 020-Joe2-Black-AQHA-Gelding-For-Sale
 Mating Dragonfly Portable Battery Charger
================================
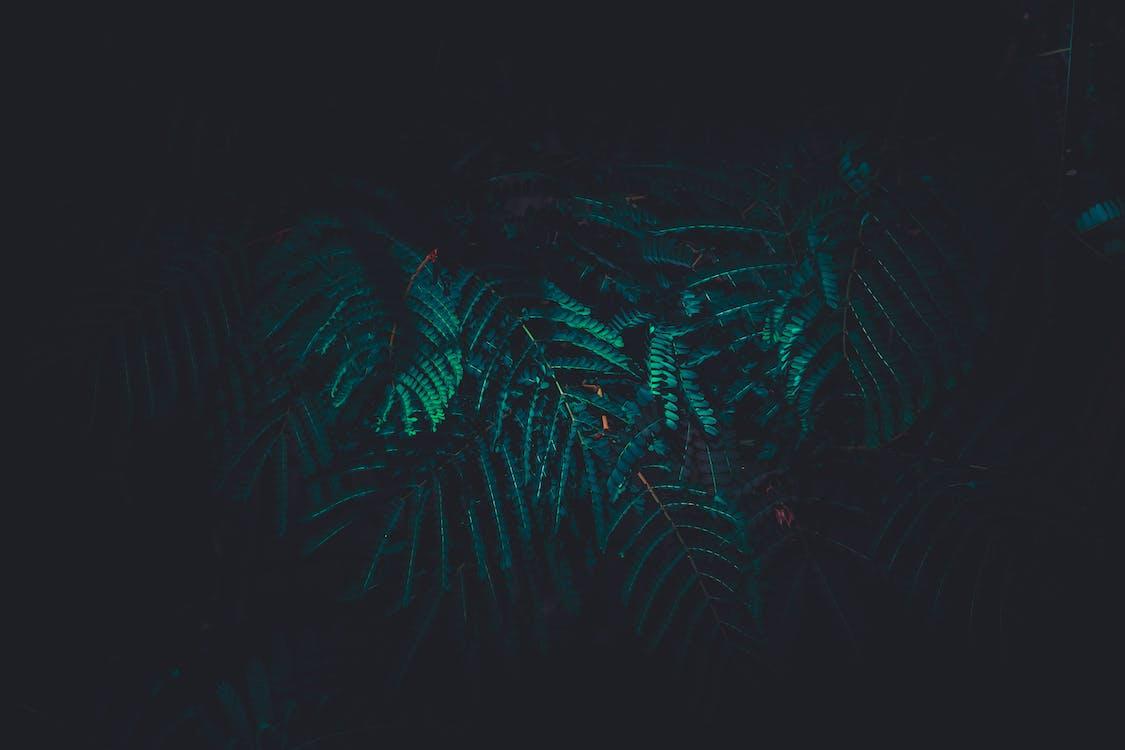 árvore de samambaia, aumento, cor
================================
### Task objective
Using the listing above, return word for word each line from the one that has "020-Joe2-Black-AQHA-Gelding-For-Sale" through the one that has "Mating Dragonfly Portable Battery Charger", and no line outside that range.

### Output of the task
 020-Joe2-Black-AQHA-Gelding-For-Sale
 Mating Dragonfly Portable Battery Charger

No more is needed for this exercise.